** START OF Material supplied **

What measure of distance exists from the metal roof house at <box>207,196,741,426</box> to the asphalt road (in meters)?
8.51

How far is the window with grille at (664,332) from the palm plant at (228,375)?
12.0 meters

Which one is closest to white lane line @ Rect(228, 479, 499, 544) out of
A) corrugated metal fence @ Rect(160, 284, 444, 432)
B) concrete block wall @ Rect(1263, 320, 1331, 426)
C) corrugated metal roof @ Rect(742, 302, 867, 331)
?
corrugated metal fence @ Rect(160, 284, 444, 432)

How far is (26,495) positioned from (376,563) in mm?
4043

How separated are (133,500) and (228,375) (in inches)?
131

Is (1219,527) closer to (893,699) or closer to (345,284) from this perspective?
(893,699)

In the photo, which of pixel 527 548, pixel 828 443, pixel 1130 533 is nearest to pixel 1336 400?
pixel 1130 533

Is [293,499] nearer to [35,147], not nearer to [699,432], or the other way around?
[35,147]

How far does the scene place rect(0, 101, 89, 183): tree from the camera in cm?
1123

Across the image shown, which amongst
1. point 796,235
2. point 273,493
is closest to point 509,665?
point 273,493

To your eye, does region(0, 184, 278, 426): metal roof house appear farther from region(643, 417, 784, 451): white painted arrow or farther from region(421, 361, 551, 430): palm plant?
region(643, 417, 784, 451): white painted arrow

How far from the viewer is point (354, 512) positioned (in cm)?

** END OF Material supplied **

Reproduce each of the records above verbatim, with no changes.

Full answer -
What measure of distance exists from the metal roof house at <box>207,196,741,426</box> to the asphalt road (in meters)?
8.51

How far is the window with grille at (664,332) from the palm plant at (228,375)?
12.0 meters

Which one is closest to white lane line @ Rect(228, 479, 499, 544) out of
A) corrugated metal fence @ Rect(160, 284, 444, 432)
B) concrete block wall @ Rect(1263, 320, 1331, 426)
C) corrugated metal roof @ Rect(742, 302, 867, 331)
?
corrugated metal fence @ Rect(160, 284, 444, 432)

How far is (26,495) positioned from (376,563) in mm?
4043

How separated are (133,500) and (228,375) (in inches)?
131

Is (1219,527) closer to (893,699) or closer to (345,284) from this perspective?
(893,699)

In the photo, which of pixel 527 548, pixel 828 443, pixel 1130 533 is nearest to pixel 1336 400?
pixel 1130 533

Is [293,499] nearer to [35,147], not nearer to [699,432], or the other way around?
[35,147]

How far does the scene place rect(0, 101, 89, 183): tree from the camera in cm?
1123

Across the image shown, which amongst
1. point 796,235
2. point 273,493
is closest to point 509,665?
point 273,493

To your eye, does region(0, 184, 278, 426): metal roof house appear farther from region(643, 417, 784, 451): white painted arrow or farther from region(421, 361, 551, 430): palm plant?
region(643, 417, 784, 451): white painted arrow

How far from the viewer is point (354, 512) positioned (in cm)?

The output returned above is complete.